**FRAGMENTO DEL DOCUMENTO:**
De reguetoneros y cosmonautas

Foto: taringa.net.

Foto: taringa.net.

Tiene 14 años, 15 a lo sumo. Viste un mínimo uniforme de secundaria que contorsiona despreocupada. En su mano, el golpe rítmico del reguetón hace saltar un Blu. Varios muchachos, también de uniforme, le hacen coro al celular. Escucho más de una palabra que sonrojaría a sus abuelas.

Un viejo observa con lascivia a la joven. No es el único. Dos mujeres que pasan por su lado la miran como si fuese Satanás. Solo les falta persignarse. “No sé hasta dónde van a llegar con la música esa”, dice una. El viejo se sonríe. Yo también.

Criticar a los jóvenes nunca ha pasado de moda en Cuba. Criticar al reguetón va por el mismo camino. Hacerlo hoy es uno de los deportes nacionales en la Isla. Casi tanto como el fútbol y seguramente más que la pelota. Un deporte practicado sobre todo en los medios intelectuales, pero también en la calle y hasta en los foros de Internet.

**INFORMACIÓN MOSTRADA:**
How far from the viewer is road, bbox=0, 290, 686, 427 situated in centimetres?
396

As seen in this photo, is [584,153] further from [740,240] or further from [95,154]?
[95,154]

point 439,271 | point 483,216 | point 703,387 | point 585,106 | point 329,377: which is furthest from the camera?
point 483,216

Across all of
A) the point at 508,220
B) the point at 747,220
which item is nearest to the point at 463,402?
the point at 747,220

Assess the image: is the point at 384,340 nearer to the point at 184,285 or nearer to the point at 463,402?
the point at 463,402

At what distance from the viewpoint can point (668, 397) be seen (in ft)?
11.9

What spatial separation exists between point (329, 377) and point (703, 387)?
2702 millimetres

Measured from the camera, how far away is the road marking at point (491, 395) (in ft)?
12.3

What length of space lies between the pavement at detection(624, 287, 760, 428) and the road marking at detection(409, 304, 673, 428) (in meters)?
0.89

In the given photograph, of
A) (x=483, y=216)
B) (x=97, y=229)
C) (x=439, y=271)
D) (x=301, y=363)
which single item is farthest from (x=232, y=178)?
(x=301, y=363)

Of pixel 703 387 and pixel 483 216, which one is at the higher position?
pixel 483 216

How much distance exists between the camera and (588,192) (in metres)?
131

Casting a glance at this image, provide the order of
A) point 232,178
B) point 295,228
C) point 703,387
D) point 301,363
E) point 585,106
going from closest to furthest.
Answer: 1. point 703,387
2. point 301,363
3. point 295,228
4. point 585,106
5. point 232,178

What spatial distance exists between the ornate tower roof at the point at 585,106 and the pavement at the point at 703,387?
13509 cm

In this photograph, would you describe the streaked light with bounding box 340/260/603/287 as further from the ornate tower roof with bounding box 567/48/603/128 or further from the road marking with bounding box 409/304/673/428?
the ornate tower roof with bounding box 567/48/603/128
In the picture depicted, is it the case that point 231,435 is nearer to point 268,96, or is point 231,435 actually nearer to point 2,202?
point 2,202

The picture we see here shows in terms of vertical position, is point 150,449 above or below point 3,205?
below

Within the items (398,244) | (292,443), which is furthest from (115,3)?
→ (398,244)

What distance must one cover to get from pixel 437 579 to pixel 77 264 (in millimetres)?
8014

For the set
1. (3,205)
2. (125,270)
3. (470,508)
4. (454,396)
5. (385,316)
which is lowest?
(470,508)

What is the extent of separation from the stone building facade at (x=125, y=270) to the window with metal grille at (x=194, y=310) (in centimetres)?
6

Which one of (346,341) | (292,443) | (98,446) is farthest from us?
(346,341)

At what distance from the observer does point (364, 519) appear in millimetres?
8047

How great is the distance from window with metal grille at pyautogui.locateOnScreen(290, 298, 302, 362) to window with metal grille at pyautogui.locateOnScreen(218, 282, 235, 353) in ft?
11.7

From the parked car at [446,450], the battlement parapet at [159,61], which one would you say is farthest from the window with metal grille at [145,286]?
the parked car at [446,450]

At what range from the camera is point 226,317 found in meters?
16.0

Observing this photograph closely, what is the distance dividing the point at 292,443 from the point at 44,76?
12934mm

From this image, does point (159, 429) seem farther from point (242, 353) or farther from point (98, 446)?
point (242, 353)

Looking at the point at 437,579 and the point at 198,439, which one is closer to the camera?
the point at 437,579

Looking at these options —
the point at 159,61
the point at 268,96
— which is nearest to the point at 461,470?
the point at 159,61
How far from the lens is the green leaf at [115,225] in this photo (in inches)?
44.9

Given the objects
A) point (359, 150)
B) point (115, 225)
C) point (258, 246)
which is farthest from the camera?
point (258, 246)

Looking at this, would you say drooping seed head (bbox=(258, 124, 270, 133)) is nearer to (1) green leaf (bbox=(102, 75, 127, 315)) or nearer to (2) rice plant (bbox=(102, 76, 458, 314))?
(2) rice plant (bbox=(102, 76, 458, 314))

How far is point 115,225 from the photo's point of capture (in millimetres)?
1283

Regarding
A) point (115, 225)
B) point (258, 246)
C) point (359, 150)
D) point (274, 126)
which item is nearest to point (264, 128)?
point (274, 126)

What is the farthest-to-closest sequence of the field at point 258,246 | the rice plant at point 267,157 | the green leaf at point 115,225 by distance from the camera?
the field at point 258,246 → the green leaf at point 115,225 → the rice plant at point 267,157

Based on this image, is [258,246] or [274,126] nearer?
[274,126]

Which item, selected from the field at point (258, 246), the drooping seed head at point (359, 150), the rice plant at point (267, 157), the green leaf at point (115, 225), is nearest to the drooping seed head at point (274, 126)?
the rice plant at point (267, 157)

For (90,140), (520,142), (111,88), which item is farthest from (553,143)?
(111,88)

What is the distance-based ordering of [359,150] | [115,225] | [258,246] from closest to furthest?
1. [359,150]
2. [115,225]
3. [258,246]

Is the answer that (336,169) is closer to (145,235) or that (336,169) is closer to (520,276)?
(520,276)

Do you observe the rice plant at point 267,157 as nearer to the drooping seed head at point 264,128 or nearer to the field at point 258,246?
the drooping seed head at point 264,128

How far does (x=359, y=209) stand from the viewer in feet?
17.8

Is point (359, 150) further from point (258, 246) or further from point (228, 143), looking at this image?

**QUÉ ELABORAR:**
Responde con datos del fragmento sobre el reguetón:
(a) ¿Qué edad tiene la joven del uniforme de secundaria?
(b) ¿Qué dice una de las dos mujeres que pasan a su lado?
(c) ¿En qué medios se practica sobre todo el deporte de criticar, según el último párrafo?

**SOLUCIÓN DEL EJERCICIO:**
(a) Tiene 14 años, 15 a lo sumo.
(b) "No sé hasta dónde van a llegar con la música esa".
(c) Sobre todo en los medios intelectuales, pero también en la calle y hasta en los foros de Internet.